Her body was so hot and soft and willing. Passion ruled this dark-haired angel, however cool and starched a facade she might present to the world. Whatever Neely Stoner had done to her, at least it hadn’t destroyed this part of her, the capacity to feel passion and love. As Rebeccah’s body arced and writhed beneath the expert torment of his lips and hands, Wolf knew that he would never get enough of her, not until the end of his days.
Moaning softly, Rebeccah wrapped her fingers in the silk of his hair even as her mouth demanded attention from his. His body pressed upon hers felt as much on fire as hers did, and his manhood felt huge and powerful. Her effect on him filled her with a curious, surging sense of power. Without thinking, acting only on need and instinct, she arced to meet the hard angles of his form and with insistent arms, entwined him ever closer.
“You’re beautiful, Rebeccah. You’re so unbelievably beautiful,” he whispered, his breath warm against her lips. “I promise you I won’t hurt you, sweetheart. I’ll never let anything hurt you again.”

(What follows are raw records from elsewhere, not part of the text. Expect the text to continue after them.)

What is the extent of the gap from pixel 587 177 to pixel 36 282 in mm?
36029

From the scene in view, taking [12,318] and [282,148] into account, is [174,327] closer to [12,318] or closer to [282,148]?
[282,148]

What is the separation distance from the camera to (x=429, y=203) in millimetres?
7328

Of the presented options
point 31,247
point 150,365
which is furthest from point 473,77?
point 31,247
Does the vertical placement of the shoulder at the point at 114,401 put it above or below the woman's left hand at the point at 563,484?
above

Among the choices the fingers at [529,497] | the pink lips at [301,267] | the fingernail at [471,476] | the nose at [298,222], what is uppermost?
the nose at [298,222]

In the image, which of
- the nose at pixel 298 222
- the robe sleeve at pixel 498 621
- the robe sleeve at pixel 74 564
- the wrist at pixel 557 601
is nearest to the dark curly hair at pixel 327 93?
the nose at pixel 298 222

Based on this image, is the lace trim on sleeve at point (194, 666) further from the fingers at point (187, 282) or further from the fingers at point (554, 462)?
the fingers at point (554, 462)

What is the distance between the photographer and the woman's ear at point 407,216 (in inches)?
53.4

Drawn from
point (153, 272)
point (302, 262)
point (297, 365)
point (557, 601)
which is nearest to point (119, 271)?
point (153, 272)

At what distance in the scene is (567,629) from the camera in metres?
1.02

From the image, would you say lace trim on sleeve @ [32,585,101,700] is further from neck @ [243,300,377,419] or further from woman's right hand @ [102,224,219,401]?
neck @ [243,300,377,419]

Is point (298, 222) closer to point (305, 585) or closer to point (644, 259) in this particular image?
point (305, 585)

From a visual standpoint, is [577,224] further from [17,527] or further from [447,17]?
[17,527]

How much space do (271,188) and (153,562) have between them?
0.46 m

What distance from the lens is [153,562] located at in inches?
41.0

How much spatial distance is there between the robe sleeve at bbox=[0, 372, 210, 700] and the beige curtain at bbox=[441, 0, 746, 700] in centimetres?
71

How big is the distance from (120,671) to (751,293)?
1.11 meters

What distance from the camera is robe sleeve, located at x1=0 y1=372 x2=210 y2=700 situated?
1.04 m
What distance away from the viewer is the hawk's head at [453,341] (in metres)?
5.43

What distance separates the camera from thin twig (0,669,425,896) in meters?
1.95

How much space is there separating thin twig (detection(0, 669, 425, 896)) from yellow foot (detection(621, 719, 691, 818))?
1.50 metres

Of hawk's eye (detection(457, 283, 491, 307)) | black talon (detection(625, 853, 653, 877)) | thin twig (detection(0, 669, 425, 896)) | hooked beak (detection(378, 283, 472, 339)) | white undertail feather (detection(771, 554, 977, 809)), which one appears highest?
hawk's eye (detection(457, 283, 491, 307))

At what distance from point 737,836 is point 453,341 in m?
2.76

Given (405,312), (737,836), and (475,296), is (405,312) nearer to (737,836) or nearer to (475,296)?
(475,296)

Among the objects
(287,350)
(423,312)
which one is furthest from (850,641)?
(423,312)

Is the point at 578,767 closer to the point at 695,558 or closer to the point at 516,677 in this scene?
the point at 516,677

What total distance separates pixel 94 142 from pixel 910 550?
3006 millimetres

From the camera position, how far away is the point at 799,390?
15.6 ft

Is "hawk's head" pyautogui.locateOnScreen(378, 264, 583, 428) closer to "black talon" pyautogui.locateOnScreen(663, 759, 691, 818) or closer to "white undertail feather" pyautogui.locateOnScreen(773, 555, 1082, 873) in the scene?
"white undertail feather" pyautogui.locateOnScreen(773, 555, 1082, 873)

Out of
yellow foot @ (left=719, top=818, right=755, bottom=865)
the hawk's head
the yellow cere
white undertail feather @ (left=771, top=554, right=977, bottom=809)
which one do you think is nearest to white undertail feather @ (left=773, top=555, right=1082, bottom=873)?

What followed between them was a blur of taut, sweet sensation. Rebeccah only knew that she wanted him with a fierceness that would not be denied, and she sought to give him the same savage pleasure he was raining ruthlessly down on her. They were naked before the firelight, their garments flung in little careless heaps, and the woven blanket rough against their burning skin as they thrashed together on the floor of the cabin.
She wrapped her legs around him and fluttered kisses across his shoulders and his chest. Lively hands played with the muscles that rippled across his supple back. With her head flung back, she found herself clinging to him, submitting to the pleasures of his hands, his tongue, and his teeth, which stopped just short of inflicting pain as he kissed the satiny length of her body and gently, surely, probed the moist, sweet depths of her womanhood.